Pipeline or make_pipeline + grid searchCV

FabioCLima · 26 June 2021 02:49

Hi Teachers,
I’ve a few questions about Pipeline/make_pipeline, I’ve understood your explanations, however, we got one step in each type of variable, like the StandardScaler for nums, and categorical encoding, if I have more than one step as: (num variable) imputer + then standard scaler ?
Using pipeline seems to more more explicity to create steps, with make pipeline I’ve tried without success.

Another question relate to is, is it possible concataned a gridsearch cv, inside the pipeline ?

glemaitre58 · 27 June 2021 13:11

When you have several steps, you provide the order in which you want the sequence of transformers to happen. For instance:

make_pipeline(StandardScaler(), SimpleImputer(), LogisticRegression())

Here, you specify to first apply the scaler, then the imputer and finally train/predict with a logistic regression.

The difference between Pipeline and make_pipeline is that you can decide the name of the element in the pipeline with Pipeline while it will be automatically assigned with make_pipeline (it will use the name of the class). So I used make_pipeline above. The equivalent with Pipeline is:

Pipeline([
    ("scaler", StandardScaler()),
    ("imputer", SimpleImputer()),
    ("classifier", LogisticRegression()),
])

Usually this is the opposite: you will provide a pipeline as base model in the grid-search:

model = make_pipeline(StandardScaler(), LogisticRegression())
search_cv = GridSearchCV(model, param_grid={"logisticregression__C": [0.1, 1, 10]})
search_cv.fit(X, y)

FabioCLima · 28 June 2021 09:47

Hi glemaitre58,
Thanks for the reply, I got your explanation, still, there is one question remain to me, the steps you described can be applied to numeric processing and categoric processing ? We did some exercises where we split the “steps” for each type of variable, in the way you explain, I can apply the same idea ???

Thanks for your attention
Fabio C. Lima

glemaitre58 · 28 June 2021 17:40

In this case, you will use a ColumnTransformer where the parameter transformers is a list of tuple that can contains some Pipeline.

FabioCLima · 28 June 2021 19:40

Thanks for again for your time. I’ve been enjoying this MOOC very much, the majority explanations are clear and straightforward. Is it to much ask for a exemple about make_pipeline with several steps with numeric and categorical features?

Thanks

glemaitre58 · 29 June 2021 07:34

import pandas as pd

adult_census = pd.read_csv("../datasets/adult-census.csv")

→ STATED GOAL A
Find each line in the rows below that contains the word "people" and copy it out.

→ DATA FOR THE TASK
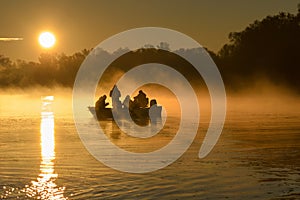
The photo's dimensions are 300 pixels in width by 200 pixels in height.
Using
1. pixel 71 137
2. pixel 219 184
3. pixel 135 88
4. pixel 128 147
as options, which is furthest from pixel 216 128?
pixel 135 88

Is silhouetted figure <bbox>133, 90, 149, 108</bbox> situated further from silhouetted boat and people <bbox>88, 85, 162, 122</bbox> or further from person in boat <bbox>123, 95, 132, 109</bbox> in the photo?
person in boat <bbox>123, 95, 132, 109</bbox>

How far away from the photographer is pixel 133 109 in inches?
2088

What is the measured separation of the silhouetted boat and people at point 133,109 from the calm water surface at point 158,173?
17.4 metres

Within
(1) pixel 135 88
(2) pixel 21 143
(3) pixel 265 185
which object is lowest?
(3) pixel 265 185

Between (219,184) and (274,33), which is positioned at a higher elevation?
(274,33)

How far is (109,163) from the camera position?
23719 mm

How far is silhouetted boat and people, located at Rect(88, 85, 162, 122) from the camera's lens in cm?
5147

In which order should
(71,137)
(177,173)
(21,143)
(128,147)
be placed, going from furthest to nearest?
(71,137), (21,143), (128,147), (177,173)

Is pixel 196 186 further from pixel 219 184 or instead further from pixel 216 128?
pixel 216 128

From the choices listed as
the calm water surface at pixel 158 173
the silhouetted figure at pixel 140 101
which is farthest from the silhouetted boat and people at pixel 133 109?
the calm water surface at pixel 158 173

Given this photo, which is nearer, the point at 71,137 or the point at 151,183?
the point at 151,183

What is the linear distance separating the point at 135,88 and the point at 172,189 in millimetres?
123746

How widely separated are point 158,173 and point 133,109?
32.0 meters

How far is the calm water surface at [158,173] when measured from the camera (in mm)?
17531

→ STATED GOAL B
Continue the forum thread on Pipeline, make_pipeline and grid search from the point where it stops.

→ RIGHT ANSWER A
Is silhouetted figure <bbox>133, 90, 149, 108</bbox> situated further from silhouetted boat and people <bbox>88, 85, 162, 122</bbox> or further from person in boat <bbox>123, 95, 132, 109</bbox> in the photo?
What is the measured separation of the silhouetted boat and people at point 133,109 from the calm water surface at point 158,173?
How far is silhouetted boat and people, located at Rect(88, 85, 162, 122) from the camera's lens in cm?
which is farthest from the silhouetted boat and people at pixel 133 109?

→ RIGHT ANSWER B
# drop the duplicated column `"education-num"` as stated in the first notebook
adult_census = adult_census.drop(columns="education-num")

target_name = "class"
target = adult_census[target_name]

data = adult_census.drop(columns=[target_name])

from sklearn.compose import make_column_selector as selector

numerical_columns_selector = selector(dtype_exclude=object)
categorical_columns_selector = selector(dtype_include=object)

numerical_columns = numerical_columns_selector(data)
categorical_columns = categorical_columns_selector(data)

from sklearn.preprocessing import OneHotEncoder, StandardScaler
from sklearn.impute import SimpleImputer
from sklearn.pipeline import make_pipeline

categorical_preprocessor = make_pipeline(
    SimpleImputer(strategy="constant", fill_value=-1), OneHotEncoder(handle_unknown="ignore")
)
numerical_preprocessor = make_pipeline(
    StandardScaler(), SimpleImputer()
)

from sklearn.compose import ColumnTransformer

preprocessor = ColumnTransformer([
    ('one-hot-encoder', categorical_preprocessor, categorical_columns),
    ('standard-scaler', numerical_preprocessor, numerical_columns)])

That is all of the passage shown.